Opinion
April 13, 2000.
Appeal from a judgment of the County Court of Essex County (Halloran, J.), rendered April 13, 1999, convicting defendant upon his plea of guilty of the crime of driving while intoxicated.
Aaron Turetsky, Keeseville, for appellant.
Ronald J. Briggs, District Attorney (Mark E. Anderson of counsel), Elizabethtown, for respondent.

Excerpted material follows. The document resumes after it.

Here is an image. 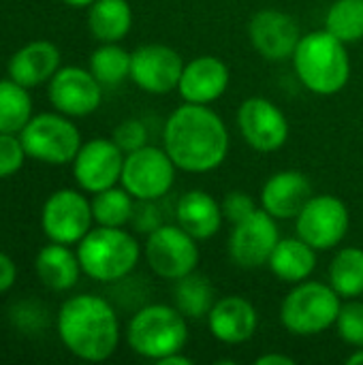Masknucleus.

Before: MERCURE, J.P., PETERS, SPAIN, CARPINELLO and MUGGLIN, JJ.
MEMORANDUM AND ORDER
Defendant pleaded guilty to the crime of driving while intoxicated. Pursuant to the negotiated plea agreement, defendant waived his right to appeal and was sentenced to six months in county jail, five years of probation and a $1,000 fine. Defendant now argues that his sentence was harsh and excessive and violated his due process rights. However, because defendant waived his right to appeal as part of a knowing, voluntary and intelligent plea of guilty, he has failed to preserve these issues for our review (see, People v. Paulin, 265 A.D.2d 681, 696 N.Y.S.2d 907, lv denied 94 N.Y.2d 883). Nevertheless, were we to reach these issues, we would find that the agreed-upon sentence was neither harsh nor excessive and that there are no extraordinary circumstances warranting a reduction of the sentence in the interest of justice (see, People v. Vanness, 265 A.D.2d 595, 696 N.Y.S.2d 715, lv denied 94 N.Y.2d 830).
ORDERED that the judgment is affirmed.